Directions for this task | Reproduce the lines from the line with "Judging by this" to the line with "1296 millimetres", changing "harvested crop pile" to "harvested grain pile" and keeping everything else intact. Omit the pictures.

[Extracted records]
★ ★ ★ ★ ★ ★ ★

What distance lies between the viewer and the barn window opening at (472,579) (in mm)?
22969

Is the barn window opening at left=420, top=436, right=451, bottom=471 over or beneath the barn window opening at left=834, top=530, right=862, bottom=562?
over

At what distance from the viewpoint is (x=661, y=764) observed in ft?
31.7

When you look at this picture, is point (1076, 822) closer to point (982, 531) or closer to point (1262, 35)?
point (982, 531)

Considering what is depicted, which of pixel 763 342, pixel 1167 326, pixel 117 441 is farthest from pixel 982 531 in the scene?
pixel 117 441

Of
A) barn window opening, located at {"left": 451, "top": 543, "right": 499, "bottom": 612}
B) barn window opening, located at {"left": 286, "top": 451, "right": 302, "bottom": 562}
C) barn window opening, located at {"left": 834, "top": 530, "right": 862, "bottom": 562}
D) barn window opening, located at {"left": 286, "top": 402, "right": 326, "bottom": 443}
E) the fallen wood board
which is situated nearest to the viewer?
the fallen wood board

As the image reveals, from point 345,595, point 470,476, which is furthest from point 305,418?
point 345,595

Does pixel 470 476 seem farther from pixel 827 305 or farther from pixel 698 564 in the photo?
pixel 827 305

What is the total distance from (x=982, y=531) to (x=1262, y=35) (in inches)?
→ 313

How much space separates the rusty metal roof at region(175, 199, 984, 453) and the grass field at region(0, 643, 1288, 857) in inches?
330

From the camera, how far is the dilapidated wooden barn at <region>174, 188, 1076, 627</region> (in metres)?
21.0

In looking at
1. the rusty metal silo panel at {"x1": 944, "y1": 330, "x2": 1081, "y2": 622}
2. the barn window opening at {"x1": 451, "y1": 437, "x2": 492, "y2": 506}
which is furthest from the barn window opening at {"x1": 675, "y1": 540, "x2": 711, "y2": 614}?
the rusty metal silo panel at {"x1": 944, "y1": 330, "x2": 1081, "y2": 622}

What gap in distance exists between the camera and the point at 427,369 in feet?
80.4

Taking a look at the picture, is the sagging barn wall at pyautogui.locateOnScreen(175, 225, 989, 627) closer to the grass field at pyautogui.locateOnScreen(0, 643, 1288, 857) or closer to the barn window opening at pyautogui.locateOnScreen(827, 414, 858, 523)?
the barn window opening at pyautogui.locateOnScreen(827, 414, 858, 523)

★ ★ ★ ★ ★ ★ ★

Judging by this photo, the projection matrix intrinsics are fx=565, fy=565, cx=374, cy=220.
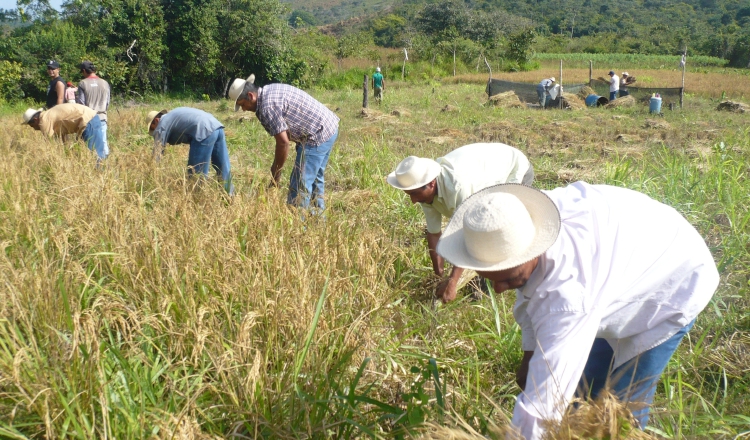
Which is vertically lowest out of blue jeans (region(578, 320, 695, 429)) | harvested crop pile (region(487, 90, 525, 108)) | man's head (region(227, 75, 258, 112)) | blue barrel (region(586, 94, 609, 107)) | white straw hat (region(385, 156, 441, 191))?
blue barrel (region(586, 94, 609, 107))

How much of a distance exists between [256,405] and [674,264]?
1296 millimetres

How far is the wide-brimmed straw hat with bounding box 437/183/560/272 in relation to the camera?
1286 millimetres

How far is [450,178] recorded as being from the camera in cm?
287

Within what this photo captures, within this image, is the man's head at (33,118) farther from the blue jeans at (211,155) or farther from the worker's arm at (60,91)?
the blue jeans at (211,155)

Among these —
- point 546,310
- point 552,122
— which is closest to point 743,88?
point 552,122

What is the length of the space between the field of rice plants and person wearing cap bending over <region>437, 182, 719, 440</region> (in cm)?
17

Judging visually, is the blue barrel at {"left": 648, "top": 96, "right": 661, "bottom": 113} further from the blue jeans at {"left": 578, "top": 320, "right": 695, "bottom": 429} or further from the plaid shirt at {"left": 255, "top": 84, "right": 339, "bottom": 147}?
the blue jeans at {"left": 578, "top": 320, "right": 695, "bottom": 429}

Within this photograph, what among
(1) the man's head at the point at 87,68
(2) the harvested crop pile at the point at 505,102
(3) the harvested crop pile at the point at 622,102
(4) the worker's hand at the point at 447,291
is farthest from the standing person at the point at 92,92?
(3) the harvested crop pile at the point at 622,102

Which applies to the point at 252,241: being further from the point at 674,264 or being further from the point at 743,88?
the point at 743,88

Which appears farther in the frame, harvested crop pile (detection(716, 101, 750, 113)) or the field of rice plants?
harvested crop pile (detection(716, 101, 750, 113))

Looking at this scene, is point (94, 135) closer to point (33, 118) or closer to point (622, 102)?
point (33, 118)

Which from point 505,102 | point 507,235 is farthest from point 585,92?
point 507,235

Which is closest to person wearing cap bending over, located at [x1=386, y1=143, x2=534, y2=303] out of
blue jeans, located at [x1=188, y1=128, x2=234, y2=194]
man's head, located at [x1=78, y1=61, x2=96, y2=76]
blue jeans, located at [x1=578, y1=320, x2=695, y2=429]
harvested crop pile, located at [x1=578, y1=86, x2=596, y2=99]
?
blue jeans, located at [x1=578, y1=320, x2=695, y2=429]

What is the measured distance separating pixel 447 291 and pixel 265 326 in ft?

★ ★ ★ ★ ★ ★ ★

Exercise result |
Judging by this photo, the projection matrix intrinsics are fx=565, fy=565, cx=374, cy=220.
Which is vertically lowest out of blue jeans (region(578, 320, 695, 429)) | harvested grain pile (region(487, 90, 525, 108)) | man's head (region(227, 75, 258, 112)) | blue barrel (region(586, 94, 609, 107)) | white straw hat (region(385, 156, 441, 191))?
blue barrel (region(586, 94, 609, 107))

How much of a distance exists between [256,405] and [674,264]?
1296 millimetres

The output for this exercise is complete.